Malfoy voltou-se, pronto a atacar Harry, mas Lupin livrou-se das cordas rapidamente e encostou a varinha em suas costelas, ameaçando baixinho.
- Um movimento e irá rezar para ter o mesmo fim de Draco!
Snape tinha se recuperado e se protegia dos feitiços cada vez mais fortes de Harry, sem no entanto atacar.
- Não seja tolo, Potter. Você não precisa morrer agora... – Pulou para perto do atordoado Olho Tonto. – Mas ele ...– Encostou sua varinha na nuca de Moody, e Harry suspendeu o ataque. Lupin, que estava prestes a estuporar Malfoy, também estacou. Ron e Lestrange continuaram seu duelo.
- Seu rato de esgoto miserável! Atacando bruxos indefesos, sempre!...
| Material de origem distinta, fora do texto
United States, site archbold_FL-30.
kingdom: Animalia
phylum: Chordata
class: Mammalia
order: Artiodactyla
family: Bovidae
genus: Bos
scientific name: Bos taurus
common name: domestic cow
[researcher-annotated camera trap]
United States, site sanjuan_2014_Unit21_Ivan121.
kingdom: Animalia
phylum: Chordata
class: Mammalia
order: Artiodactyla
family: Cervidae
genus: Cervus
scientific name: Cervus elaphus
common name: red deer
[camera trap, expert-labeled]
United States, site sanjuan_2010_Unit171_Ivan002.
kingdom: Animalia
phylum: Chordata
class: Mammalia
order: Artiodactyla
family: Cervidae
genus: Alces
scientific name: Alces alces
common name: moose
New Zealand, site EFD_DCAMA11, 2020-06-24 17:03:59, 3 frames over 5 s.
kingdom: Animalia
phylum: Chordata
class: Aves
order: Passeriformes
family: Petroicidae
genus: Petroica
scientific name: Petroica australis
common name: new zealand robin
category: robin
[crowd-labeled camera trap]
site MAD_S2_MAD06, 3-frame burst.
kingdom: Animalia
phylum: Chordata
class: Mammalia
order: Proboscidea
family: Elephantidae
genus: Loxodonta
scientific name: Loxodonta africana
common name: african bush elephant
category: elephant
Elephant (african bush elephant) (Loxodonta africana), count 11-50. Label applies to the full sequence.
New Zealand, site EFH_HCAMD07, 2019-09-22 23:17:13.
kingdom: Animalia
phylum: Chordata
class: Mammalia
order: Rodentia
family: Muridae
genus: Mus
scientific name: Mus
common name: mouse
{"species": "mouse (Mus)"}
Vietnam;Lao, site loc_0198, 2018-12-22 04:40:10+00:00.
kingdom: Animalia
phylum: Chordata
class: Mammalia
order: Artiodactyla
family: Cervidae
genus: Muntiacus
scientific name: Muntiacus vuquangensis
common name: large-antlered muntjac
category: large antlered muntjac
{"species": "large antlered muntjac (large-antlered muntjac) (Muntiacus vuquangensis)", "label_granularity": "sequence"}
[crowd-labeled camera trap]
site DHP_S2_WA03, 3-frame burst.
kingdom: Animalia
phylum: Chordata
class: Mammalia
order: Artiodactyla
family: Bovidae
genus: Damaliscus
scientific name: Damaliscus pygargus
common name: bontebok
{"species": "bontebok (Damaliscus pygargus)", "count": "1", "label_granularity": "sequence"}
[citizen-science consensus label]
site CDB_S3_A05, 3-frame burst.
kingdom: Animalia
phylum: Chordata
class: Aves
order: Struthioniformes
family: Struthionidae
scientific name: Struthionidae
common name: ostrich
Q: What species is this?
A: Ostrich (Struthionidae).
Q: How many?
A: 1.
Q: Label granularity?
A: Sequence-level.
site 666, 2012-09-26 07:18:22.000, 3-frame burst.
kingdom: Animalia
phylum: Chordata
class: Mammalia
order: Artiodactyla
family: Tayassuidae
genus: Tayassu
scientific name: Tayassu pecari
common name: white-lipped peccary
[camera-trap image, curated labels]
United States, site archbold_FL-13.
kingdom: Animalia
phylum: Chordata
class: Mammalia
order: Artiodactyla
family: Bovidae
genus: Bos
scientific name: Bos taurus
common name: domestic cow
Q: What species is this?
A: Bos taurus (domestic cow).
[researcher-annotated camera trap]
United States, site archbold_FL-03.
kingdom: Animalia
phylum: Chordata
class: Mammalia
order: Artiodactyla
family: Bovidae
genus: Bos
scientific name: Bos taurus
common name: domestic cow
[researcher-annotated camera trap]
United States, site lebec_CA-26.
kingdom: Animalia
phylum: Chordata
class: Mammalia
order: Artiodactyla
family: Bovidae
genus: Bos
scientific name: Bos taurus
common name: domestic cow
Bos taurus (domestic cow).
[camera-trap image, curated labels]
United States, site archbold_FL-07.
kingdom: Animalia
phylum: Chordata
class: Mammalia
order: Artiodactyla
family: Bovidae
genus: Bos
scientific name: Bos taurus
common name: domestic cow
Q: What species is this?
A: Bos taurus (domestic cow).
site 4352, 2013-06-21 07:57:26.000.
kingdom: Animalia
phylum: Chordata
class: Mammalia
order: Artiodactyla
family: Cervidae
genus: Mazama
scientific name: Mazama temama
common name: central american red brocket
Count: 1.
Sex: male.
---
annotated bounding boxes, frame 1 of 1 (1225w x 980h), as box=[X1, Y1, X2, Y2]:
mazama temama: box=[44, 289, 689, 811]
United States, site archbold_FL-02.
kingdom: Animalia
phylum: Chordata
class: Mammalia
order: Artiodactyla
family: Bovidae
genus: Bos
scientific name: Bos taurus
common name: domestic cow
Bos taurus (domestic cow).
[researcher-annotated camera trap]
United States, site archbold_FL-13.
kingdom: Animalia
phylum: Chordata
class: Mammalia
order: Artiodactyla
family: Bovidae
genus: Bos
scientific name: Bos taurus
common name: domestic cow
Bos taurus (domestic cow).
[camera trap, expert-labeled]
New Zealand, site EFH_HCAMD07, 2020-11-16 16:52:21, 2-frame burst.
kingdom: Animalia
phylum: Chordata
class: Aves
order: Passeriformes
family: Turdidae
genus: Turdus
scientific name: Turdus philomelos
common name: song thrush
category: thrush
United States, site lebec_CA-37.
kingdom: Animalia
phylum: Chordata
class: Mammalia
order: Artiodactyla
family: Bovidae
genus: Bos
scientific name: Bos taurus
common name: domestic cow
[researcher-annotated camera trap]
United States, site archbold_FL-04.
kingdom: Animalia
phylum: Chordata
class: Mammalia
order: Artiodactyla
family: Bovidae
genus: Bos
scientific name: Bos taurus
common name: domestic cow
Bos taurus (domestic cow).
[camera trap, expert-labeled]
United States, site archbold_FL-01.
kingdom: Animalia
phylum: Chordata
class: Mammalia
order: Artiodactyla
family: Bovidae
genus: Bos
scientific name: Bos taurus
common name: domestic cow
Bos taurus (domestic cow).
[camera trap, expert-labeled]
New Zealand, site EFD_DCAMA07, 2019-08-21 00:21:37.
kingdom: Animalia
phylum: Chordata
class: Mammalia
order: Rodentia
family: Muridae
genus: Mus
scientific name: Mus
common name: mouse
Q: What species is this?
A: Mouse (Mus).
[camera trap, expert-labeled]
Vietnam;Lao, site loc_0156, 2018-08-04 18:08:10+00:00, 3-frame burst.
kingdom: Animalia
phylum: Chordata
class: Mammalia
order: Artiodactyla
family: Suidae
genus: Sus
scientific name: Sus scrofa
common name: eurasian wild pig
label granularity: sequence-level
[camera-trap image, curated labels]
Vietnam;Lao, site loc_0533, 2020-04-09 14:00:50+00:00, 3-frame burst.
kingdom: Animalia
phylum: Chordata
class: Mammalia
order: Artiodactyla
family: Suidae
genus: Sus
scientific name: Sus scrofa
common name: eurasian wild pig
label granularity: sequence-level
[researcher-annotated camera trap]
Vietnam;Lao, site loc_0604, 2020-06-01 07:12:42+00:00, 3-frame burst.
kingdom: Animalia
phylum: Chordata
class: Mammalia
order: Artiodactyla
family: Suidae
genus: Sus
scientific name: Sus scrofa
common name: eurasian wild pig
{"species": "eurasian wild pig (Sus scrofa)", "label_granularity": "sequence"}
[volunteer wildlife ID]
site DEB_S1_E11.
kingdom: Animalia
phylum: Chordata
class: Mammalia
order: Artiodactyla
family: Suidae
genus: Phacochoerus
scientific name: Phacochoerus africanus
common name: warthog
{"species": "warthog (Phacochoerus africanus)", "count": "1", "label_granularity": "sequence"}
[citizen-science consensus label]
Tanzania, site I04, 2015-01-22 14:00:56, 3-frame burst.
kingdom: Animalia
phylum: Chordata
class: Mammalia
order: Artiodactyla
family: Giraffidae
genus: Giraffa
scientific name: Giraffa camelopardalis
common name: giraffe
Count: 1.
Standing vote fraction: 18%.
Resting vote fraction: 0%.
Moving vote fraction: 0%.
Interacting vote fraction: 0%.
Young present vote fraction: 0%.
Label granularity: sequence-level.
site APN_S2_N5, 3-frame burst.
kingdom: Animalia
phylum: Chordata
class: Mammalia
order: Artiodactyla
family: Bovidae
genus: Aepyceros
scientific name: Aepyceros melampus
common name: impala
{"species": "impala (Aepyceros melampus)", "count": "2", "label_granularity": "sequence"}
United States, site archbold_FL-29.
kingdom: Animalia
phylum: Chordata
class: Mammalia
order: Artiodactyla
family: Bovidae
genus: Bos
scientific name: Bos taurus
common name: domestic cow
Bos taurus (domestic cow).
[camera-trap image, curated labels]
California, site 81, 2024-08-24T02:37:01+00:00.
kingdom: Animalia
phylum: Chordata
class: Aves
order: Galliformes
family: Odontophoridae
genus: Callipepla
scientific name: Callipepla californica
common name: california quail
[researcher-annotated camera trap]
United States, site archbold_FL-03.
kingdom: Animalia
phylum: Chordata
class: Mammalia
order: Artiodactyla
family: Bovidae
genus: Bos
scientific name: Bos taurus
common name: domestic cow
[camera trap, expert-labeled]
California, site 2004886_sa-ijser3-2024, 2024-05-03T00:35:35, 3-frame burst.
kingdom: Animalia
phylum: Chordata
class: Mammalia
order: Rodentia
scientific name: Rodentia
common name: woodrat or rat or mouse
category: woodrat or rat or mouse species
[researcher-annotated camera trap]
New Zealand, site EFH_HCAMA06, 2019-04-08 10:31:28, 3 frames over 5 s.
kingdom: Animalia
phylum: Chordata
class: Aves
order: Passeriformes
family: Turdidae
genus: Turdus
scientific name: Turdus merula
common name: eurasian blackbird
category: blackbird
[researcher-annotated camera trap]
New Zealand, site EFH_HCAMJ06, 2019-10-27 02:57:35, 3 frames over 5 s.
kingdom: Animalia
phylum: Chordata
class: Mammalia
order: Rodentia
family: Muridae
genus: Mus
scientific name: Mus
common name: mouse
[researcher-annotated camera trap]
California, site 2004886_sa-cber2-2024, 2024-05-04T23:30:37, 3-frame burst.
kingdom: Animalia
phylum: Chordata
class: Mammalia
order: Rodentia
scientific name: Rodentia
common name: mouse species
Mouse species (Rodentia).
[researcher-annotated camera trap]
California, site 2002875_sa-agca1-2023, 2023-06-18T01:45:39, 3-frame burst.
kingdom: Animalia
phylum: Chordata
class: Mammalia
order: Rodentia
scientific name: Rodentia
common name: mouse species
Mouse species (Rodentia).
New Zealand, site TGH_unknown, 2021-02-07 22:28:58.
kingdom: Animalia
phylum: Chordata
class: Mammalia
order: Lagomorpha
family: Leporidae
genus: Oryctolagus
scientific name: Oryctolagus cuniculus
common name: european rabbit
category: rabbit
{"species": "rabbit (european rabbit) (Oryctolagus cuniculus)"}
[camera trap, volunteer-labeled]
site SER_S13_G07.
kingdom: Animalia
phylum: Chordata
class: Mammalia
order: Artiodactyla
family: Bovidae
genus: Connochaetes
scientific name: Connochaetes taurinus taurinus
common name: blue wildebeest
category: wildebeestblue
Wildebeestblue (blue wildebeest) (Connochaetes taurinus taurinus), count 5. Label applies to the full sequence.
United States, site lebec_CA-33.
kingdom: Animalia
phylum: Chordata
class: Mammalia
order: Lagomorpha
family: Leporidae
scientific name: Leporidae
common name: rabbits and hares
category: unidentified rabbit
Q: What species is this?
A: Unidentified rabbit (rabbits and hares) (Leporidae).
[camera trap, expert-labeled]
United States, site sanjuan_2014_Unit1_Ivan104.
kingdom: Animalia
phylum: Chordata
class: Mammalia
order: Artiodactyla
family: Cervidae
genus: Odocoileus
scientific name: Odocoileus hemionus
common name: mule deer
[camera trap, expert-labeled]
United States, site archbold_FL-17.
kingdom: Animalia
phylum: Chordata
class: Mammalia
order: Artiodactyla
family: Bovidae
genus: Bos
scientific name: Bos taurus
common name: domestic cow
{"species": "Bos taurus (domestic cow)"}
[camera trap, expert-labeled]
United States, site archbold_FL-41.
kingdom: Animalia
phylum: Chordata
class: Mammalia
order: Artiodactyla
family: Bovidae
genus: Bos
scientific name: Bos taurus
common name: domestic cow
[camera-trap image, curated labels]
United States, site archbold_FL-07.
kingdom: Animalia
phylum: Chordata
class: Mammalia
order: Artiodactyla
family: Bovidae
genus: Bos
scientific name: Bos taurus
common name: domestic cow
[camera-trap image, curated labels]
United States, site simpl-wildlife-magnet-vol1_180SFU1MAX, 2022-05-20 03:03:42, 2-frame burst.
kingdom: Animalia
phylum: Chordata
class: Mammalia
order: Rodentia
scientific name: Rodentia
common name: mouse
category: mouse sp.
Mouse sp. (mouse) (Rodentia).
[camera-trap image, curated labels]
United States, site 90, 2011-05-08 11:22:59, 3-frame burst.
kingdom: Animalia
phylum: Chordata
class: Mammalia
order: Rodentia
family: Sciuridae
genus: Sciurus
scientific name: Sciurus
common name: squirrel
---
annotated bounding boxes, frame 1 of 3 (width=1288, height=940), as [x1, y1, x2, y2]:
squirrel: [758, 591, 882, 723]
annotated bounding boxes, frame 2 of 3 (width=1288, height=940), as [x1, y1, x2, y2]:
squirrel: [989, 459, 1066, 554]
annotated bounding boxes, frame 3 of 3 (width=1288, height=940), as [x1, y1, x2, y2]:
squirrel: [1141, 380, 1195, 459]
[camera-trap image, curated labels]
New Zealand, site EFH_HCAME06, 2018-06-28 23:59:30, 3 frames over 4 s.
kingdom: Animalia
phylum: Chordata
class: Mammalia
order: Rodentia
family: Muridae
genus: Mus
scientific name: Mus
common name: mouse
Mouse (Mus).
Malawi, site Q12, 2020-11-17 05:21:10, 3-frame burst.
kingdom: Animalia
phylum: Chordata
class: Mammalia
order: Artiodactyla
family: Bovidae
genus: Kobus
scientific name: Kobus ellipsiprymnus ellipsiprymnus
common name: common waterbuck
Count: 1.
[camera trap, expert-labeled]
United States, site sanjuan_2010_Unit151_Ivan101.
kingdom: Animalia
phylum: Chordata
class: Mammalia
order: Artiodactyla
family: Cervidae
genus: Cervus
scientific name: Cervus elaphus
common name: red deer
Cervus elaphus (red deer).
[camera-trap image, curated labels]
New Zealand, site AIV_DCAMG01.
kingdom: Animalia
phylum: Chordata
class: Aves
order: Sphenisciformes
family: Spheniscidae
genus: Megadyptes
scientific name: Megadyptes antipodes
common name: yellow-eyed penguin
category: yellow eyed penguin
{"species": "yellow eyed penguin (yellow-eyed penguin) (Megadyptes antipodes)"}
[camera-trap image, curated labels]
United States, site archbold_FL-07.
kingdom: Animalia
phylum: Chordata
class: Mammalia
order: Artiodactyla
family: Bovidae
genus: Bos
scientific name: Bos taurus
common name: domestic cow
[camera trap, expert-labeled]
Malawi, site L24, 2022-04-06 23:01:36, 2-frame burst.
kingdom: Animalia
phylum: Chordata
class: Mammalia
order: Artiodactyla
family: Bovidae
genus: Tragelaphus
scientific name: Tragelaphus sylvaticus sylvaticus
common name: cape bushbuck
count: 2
Snape olhou para onde Lupin subjugava Malfoy e comandou:
- Entregue sua varinha à Malfoy, lobisomem! Agora! Lestrange, acabe logo com ele!
Antes que qualquer um obedecesse, Hermione saltou de trás do balcão e disparou contra Snape, que conseguiu desviar-se do feitiço. A azaração de Hermione acabou acertando Lestrange, que tombou de bruços, fora de combate. Malfoy atingiu seu captor com uma cotovelada, antes de jogar-se para a frente e conseguir afastar-se, aproveitando-se da preocupação de Lupin com Hermione. O ex lobisomem partiu em seu encalço. Enquanto isso, a varinha de Snape girou em direção à garota, e ele soltou uma curta e seca risada, antes de anunciar:
- É a última vez que se mete onde não é chamada, sangue ruim...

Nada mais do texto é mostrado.